This paper discusses a framework for designing artificial test problems, evaluation criteria, and two of the benchmark tests developed under a research project initiated by the Canadian Nuclear Safety Commission to investigate the approaches for qualification of tolerance limit methods and algorithms proposed for application in optimization of CANDU reactor protection trip setpoints for aged conditions. A significant component of this investigation has been the development of a series of benchmark problems of gradually increased complexity, from simple “theoretical” problems up to complex problems closer to the real application.

The first benchmark problem discussed in this paper is a simplified scalar problem which does not involve extremal, maximum or minimum, operations, typically encountered in the real applications. The second benchmark is a high dimensional, but still simple, problem for statistical inference of maximum channel power during normal operation.

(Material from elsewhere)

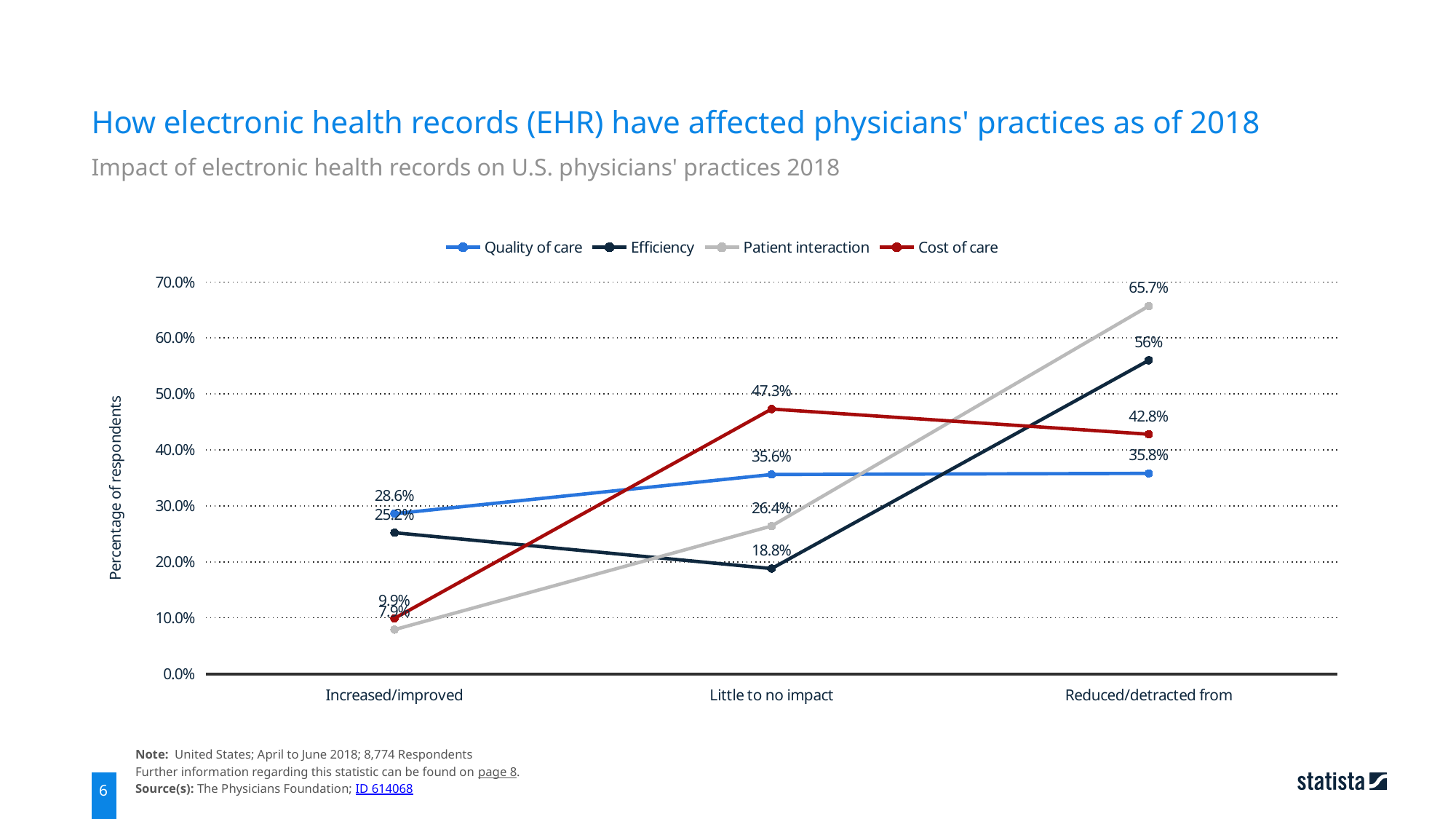
What is the value for Cost of care at Little to no impact? 47.3% At Increased/improved, which is larger: Quality of care or Efficiency? Quality of care Does the Patient interaction line rise or fall from Increased/improved to Reduced/detracted from? Rises Which series has the highest value at Reduced/detracted from? Patient interaction What kind of chart is shown on the slide? Line chart What is the value for Quality of care at Increased/improved? 28.6% What is the value for Patient interaction at Reduced/detracted from? 65.7% Which series has the lowest value at Little to no impact? Efficiency What is the difference between the Cost of care values at Little to no impact and Reduced/detracted from? 4.5 percentage points How many series does the legend list? 4 What is the value for Efficiency at Reduced/detracted from? 56% How many categories are shown on the x axis? 3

Bayesian algorithms have been developed for each benchmark problem to provide an independent way of constructing tolerance limits from the same data and allow assessing how well different methods make use of those data and, depending on the type of application, evaluating what the level of “conservatism” is. The Bayesian method is not, however, used as a reference method, or “gold” standard, but simply as an independent review method.

The approach and the tests developed can be used as a starting point for developing a generic suite (generic in the sense of potentially applying whatever the proposed statistical method) of empirical studies, with clear criteria for passing those tests. Some lessons learned, in particular concerning the need to assure the completeness of the description of the application and the role of completeness of input information, are also discussed.

It is concluded that a formal process, which should include extended and detailed benchmark tests, but targeted to the context of the particular application and aimed at identifying the domain of validity of the proposed tolerance limit method and algorithm, is needed and might provide the necessary confidence in the proposed statistical procedure.